HACKER Q&A
📣 apples_oranges

Best speech synthesis library/service?


I am using text to speech a lot and in my experience naturalreaders.com and the chat gpt interface are the best. But there must be something free out there that's just as good? I basically want to run shell scripts that convert website content to good spoken audio. The built-in Mac "Start Speaking" feature doesn't cut it, for example. Too robotic..


  👤 skygazer Accepted Answer ✓
I like piper. On my Mac, I have a one liner triggered by a mouse/trackpad gesture that copies any selected text, sanitizes it, pipes it to piper, which in turn pipes a raw audio stream into IINA, which I can pause or rewind. It also sets the title of the IINA window to the page title, window title or app name of the text source, so that I can have multiple readers paused and differentiate them.

Some of the piper voices are a step up from Apple’s. But I also have it automatically cycle through my preferred voices, which reduces monotony. piper is feee and on GitHub and doesn’t use much cpu. I had to comb through many voice to find the most realistic and natural sounding. (Some of the truly human sounding voices would hallucinate gibberish occasionally, so I abandoned those.)

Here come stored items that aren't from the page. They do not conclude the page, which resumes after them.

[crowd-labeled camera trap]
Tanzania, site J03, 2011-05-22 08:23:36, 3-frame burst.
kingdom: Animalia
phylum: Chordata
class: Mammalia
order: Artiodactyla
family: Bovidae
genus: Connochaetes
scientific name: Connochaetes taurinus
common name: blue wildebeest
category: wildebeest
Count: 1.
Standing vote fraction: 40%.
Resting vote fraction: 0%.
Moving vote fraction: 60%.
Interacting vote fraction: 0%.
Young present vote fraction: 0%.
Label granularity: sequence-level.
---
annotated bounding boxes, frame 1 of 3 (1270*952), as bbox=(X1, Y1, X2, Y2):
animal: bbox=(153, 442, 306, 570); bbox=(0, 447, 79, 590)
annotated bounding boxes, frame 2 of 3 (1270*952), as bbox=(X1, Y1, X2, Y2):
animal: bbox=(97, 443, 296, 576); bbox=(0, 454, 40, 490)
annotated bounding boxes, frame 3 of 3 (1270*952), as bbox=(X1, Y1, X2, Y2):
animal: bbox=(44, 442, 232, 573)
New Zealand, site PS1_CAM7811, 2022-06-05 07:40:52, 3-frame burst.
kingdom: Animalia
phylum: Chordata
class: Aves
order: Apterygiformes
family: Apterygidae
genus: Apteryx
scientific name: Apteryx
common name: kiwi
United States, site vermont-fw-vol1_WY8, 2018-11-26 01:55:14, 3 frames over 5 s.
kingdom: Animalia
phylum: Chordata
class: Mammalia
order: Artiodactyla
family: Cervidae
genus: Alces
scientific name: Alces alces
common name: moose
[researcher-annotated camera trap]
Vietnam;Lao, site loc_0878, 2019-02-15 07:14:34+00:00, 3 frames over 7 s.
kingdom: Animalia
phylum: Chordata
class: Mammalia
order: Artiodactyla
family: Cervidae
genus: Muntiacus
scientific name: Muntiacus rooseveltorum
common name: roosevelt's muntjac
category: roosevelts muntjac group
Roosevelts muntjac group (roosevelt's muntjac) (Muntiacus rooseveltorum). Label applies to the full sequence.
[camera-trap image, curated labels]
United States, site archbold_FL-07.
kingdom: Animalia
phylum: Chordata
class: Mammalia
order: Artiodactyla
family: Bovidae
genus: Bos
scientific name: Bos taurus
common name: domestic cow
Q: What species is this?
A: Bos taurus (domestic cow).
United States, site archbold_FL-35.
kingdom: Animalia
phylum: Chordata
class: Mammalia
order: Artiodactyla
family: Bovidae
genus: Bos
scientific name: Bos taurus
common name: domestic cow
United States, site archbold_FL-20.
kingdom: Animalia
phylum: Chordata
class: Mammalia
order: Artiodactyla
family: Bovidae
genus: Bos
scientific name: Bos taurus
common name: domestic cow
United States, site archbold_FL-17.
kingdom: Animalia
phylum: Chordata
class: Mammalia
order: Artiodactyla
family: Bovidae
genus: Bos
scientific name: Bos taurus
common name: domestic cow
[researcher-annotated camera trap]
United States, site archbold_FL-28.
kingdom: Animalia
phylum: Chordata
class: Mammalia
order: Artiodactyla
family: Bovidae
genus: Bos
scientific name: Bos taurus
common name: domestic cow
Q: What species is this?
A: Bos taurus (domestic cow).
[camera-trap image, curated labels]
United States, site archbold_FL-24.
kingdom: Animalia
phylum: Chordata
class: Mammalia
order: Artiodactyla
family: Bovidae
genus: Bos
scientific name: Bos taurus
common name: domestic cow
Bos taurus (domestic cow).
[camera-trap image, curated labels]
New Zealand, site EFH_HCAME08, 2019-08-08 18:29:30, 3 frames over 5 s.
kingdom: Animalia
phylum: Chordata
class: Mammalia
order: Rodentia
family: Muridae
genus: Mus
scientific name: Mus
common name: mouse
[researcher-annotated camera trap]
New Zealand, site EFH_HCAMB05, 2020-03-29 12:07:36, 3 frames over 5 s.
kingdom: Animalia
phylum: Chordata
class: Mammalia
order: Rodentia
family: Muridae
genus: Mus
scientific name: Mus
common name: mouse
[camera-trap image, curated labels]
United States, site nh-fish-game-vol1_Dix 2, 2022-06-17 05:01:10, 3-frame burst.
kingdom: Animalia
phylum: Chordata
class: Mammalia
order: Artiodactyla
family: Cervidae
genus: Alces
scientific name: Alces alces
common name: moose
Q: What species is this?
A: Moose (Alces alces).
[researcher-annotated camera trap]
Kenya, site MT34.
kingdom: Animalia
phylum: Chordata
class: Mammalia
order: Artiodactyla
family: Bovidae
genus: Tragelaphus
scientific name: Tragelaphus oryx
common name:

I set this up because Apple’s reader would choke on text with special characters and abort reading, or read aloud bullet point markers strangely, or suddenly start reading all subsequent English text as if it was French after encountering a French name.

I love it so much, and in no small part to IINA respecting media keys and headset buttons, so I can be listening to an article and remove an AirPod and the article stops. This makes it so much easier to use around interruptions.


👤 A_D_E_P_T
Though it's not free -- there's a free tier, but it's highly restricted and not very functional -- I use elevenlabs.io for text to speech.

It's extremely good at mimicking voices, and it sounds quite natural even with those custom-generated voices.


👤 sfmz
I'm not familar with Mac speech, so idk if this is better or worse:

https://huggingface.co/spaces/Xenova/text-to-speech-client


👤 solardev
Unfortunately all the best recent models are paid cloud endpoints. But ElevenLabs, OpenAI, Google Cloud, AWS, etc. all have pretty decent TTS endpoints if you're willing to pay per use.